Hopefully this post can stay. There are no answers my drs can give me, so this has to be from others with personal experience. I take a rather high dose of estradiol and progesterone cocktail. Estradiol by injection. It was a study to see if I could get my liver to recover after immune system problems caused by uncle sam.. I accepted taking to hormones on a hunch my body may recover, and it has more than drs can even understand. I have to keep this regiment for the rest of my life for mind and health. To literally stay alive (i need to make a book about it someday).
Ok, big thing, and I mean big is that feeling good for once today, I realized I may be at least an "a" cup after 13 months. I thought getting a sports bra may help hide my new friends when out and not hurt as bad when my wife drives over bumps.. after doing the 2 measurement method, I found I'm a 44b? To verify, I checked other websites and even measured wife to find she's a 34b.. mine are still conical but starting to round out with the milk ducts growing more than just fat.
I only want to get to a "c" size but fearing my mom was a "dd" instead of the "d" I had thought she was.
It would be a dream to be big and beautiful but I have health issues with a spinal fusion. I already carry oxygen on my back and it's starting to become hell as my health gets worse. The estradiol has helped in many ways but big breasts with condition may not be verywise.
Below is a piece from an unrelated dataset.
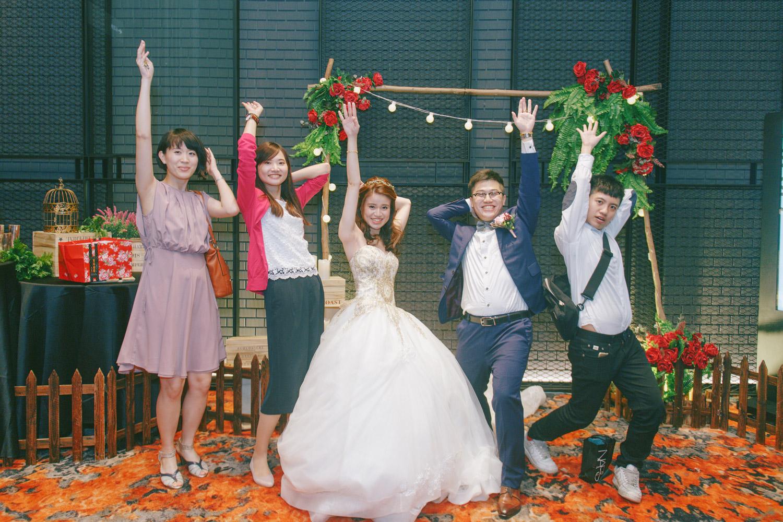 wedding_portfolio_078_130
Any suggestions out there on how long they grow, kind of a growth chart? Any herbs to slow them down soon without adding anymore meds to my 30 plus pills I take a day already? Tight bras? Sauna? I'd hate to have to cut on them in a few years:( maybe I'm getting ahead of myself, but I have to start making plans. I'll be luck to get a few more years and just turning 40.. I know anything mentioned is just an idea, but maybe a place to start researching in advance. It was planning ahead, research, not listening to the pros, while checking out quack leads that I'm alive rt now;)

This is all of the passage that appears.